INSTRUCTIONS TO FOLLOW — Change "white cap" to "gray cap" in the material from the line containing "How far into" through the end, and give those lines again with nothing else altered.

>> BEGIN EXTRACTED RECORDS

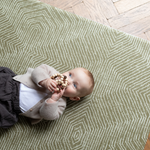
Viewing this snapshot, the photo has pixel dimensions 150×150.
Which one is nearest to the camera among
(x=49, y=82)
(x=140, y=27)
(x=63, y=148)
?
(x=49, y=82)

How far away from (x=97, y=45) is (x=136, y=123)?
1.86ft

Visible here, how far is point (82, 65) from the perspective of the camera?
40.0 inches

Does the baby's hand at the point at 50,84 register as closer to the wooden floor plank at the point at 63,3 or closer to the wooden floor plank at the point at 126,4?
the wooden floor plank at the point at 63,3

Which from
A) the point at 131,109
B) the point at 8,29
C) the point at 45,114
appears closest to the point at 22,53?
the point at 8,29

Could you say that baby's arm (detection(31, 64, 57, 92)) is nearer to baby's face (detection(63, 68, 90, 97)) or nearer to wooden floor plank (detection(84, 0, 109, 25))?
baby's face (detection(63, 68, 90, 97))

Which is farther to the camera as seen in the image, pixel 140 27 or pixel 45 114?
pixel 140 27

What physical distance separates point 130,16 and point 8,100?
986mm

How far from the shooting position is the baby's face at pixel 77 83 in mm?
807

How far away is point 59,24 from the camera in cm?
105

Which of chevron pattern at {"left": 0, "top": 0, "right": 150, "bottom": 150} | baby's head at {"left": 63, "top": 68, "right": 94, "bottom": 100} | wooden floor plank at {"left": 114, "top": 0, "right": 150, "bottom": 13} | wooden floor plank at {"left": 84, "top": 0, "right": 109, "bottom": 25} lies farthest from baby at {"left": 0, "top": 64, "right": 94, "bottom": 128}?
wooden floor plank at {"left": 114, "top": 0, "right": 150, "bottom": 13}

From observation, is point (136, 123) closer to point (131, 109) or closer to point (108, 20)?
point (131, 109)

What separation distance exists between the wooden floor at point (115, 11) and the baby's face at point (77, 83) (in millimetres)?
504

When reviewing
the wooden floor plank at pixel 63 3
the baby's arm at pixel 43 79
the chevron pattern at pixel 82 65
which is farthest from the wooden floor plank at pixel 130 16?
the baby's arm at pixel 43 79

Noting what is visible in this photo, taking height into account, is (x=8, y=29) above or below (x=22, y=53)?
above
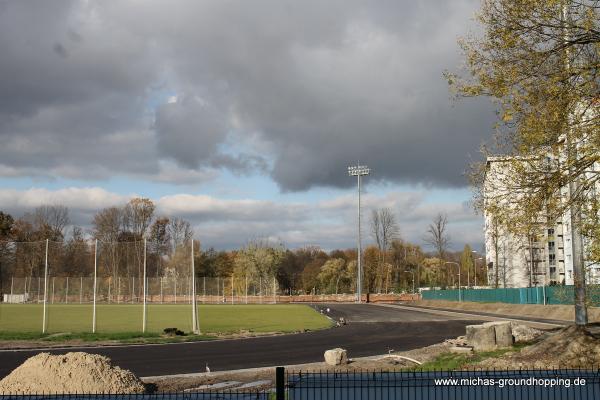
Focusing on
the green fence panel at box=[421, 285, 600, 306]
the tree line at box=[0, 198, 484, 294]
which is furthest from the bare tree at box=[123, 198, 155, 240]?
the green fence panel at box=[421, 285, 600, 306]

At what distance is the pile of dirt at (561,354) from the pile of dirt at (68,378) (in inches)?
312

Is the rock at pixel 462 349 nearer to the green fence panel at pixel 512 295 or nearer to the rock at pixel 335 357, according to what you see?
the rock at pixel 335 357

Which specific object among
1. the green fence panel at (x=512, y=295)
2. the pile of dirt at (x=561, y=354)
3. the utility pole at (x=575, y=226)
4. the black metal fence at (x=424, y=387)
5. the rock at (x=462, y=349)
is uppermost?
the utility pole at (x=575, y=226)

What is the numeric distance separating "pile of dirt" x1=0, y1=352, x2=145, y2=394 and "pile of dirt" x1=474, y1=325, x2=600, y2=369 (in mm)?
7936

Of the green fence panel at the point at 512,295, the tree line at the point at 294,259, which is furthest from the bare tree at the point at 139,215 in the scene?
the green fence panel at the point at 512,295

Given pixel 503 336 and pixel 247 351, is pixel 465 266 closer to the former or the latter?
pixel 247 351

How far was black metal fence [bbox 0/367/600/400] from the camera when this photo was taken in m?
6.89

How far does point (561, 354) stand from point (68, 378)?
431 inches

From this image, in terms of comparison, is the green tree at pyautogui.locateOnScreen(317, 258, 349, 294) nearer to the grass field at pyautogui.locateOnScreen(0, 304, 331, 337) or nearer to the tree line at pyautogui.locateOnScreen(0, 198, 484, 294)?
the tree line at pyautogui.locateOnScreen(0, 198, 484, 294)

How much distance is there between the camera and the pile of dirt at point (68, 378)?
11.2 metres

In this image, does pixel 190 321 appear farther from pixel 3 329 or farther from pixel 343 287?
pixel 343 287

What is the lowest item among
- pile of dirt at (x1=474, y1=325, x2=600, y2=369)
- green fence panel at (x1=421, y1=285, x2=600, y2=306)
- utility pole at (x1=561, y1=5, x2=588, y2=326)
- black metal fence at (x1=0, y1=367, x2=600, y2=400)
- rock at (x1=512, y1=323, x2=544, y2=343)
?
green fence panel at (x1=421, y1=285, x2=600, y2=306)

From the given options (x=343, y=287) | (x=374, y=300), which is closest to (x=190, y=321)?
(x=374, y=300)

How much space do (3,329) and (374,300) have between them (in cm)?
7696
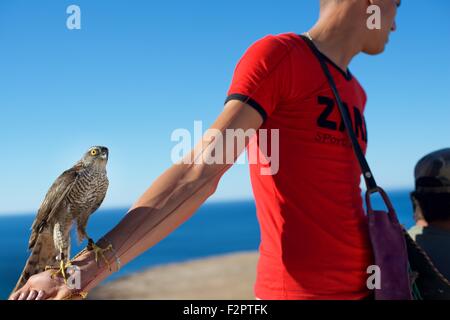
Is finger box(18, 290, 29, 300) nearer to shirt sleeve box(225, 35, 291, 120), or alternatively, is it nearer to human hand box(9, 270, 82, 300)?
human hand box(9, 270, 82, 300)

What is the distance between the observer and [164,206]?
1296 mm

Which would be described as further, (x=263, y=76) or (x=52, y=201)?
(x=52, y=201)

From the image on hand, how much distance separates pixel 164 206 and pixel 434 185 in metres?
2.39

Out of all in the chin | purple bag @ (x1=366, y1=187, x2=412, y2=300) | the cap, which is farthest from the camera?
the cap

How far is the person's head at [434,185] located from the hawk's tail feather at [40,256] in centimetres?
242

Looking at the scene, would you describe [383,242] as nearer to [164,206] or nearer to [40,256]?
[164,206]

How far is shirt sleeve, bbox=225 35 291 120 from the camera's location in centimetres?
152

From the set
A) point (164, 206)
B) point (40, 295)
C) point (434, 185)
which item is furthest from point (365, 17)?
point (40, 295)

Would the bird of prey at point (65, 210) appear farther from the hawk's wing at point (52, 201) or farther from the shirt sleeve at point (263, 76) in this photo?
the shirt sleeve at point (263, 76)

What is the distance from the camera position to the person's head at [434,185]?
121 inches

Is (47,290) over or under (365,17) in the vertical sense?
under

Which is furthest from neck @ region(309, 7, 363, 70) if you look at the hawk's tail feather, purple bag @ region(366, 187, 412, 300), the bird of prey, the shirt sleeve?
the hawk's tail feather
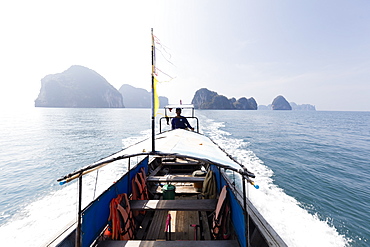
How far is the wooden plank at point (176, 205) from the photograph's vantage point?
4.91 metres

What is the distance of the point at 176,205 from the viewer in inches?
199

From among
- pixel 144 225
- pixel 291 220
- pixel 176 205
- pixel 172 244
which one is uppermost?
pixel 176 205

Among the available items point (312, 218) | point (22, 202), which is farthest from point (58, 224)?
point (312, 218)

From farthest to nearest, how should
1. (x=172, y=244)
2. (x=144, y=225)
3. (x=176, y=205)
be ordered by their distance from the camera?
(x=144, y=225), (x=176, y=205), (x=172, y=244)

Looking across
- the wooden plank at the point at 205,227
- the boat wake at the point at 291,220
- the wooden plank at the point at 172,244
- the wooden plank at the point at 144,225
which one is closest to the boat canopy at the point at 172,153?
the wooden plank at the point at 172,244

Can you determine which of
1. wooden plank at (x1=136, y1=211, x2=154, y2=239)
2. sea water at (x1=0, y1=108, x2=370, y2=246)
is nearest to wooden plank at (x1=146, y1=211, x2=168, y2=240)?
wooden plank at (x1=136, y1=211, x2=154, y2=239)

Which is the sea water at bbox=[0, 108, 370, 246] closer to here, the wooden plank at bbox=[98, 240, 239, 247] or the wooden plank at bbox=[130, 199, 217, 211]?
the wooden plank at bbox=[98, 240, 239, 247]

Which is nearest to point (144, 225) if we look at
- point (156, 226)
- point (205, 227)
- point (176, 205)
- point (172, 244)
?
point (156, 226)

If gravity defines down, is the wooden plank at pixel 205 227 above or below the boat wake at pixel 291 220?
above

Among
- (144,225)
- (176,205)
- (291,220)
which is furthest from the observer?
(291,220)

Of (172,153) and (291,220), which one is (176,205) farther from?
(291,220)

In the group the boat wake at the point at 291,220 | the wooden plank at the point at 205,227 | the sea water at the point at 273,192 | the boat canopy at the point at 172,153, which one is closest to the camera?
the boat canopy at the point at 172,153

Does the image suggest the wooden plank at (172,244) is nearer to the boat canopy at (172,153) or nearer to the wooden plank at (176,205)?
the wooden plank at (176,205)

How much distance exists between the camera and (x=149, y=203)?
5.34 metres
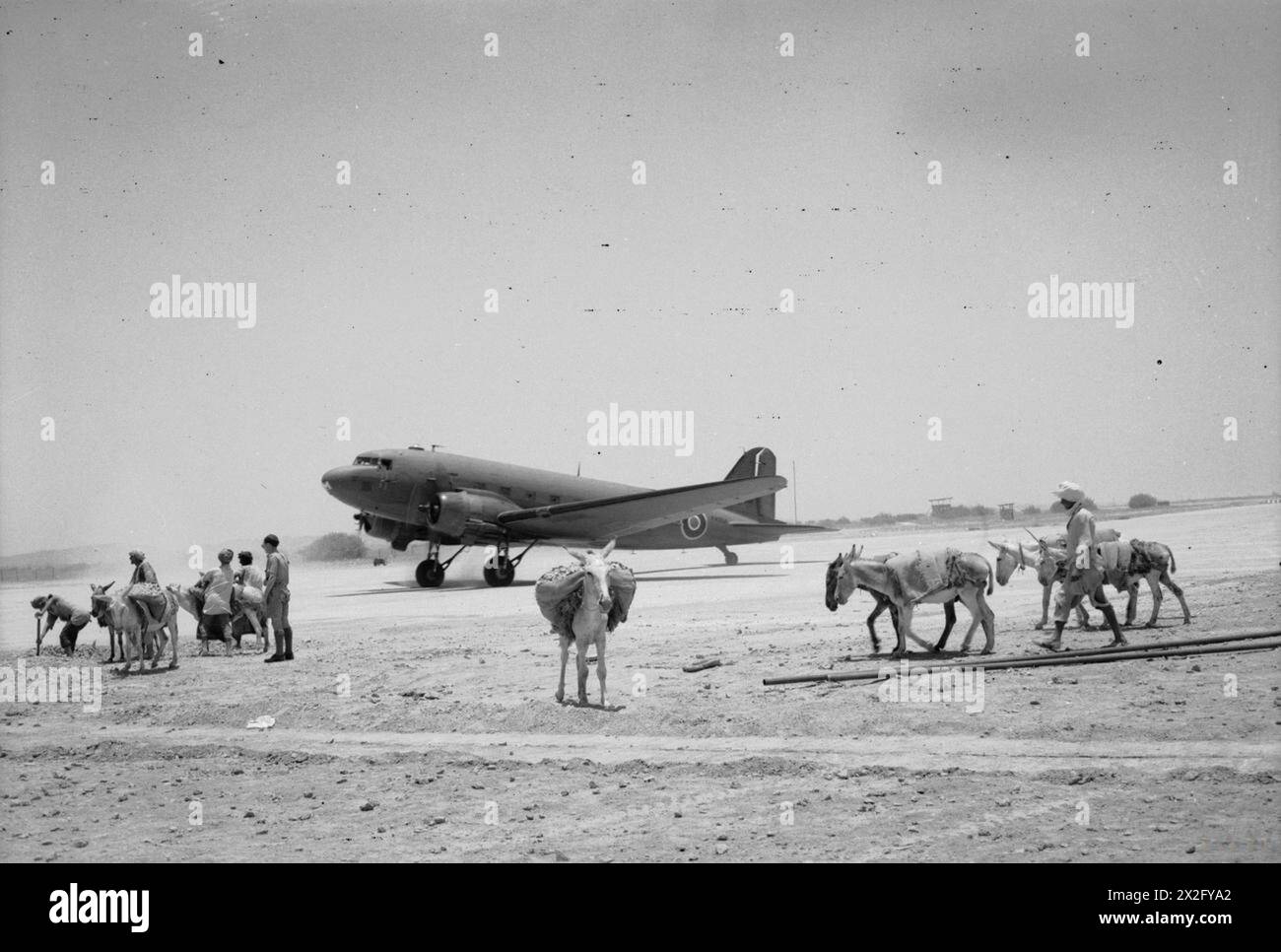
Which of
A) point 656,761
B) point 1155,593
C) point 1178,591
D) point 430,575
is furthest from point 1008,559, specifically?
point 430,575

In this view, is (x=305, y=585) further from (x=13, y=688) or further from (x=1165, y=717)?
(x=1165, y=717)

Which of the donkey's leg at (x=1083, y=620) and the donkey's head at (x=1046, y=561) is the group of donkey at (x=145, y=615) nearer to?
the donkey's head at (x=1046, y=561)

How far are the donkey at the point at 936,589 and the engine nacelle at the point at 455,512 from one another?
21624mm

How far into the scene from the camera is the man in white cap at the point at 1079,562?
12.9 m

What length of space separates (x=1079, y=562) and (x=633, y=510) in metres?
25.2

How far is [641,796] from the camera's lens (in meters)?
8.70

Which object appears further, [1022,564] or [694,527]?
[694,527]

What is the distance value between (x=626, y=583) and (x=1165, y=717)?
18.4 ft

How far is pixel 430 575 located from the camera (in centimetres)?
3509

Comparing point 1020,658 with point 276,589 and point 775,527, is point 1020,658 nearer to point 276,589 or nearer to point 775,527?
point 276,589

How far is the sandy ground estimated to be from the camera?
7621 millimetres

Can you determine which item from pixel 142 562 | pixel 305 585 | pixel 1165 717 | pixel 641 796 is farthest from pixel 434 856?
pixel 305 585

>> END EXTRACTED RECORDS

RESPONSE FOR THIS EXERCISE —
How far into the scene from the camera is the man in gray cap at the point at 1079,562?
12.9 m

What length of space separates (x=1079, y=562) and (x=633, y=510) in metres?
25.2

How far is [641,796] from the camera's lens (in meters)?
8.70

Which object appears further, [1022,564] or [694,527]?
[694,527]

What is the distance value between (x=626, y=583) and (x=1165, y=717)?
18.4 ft

How far is pixel 430 575 located from the camera (in centimetres)?
3509

Comparing point 1020,658 with point 276,589 and point 775,527, is point 1020,658 nearer to point 276,589 or nearer to point 775,527?
point 276,589

How far is the sandy ground estimated to be from the camera?
7621 millimetres

Can you determine which item from pixel 142 562 | pixel 305 585 | pixel 1165 717 | pixel 641 796 is farthest from pixel 434 856?
pixel 305 585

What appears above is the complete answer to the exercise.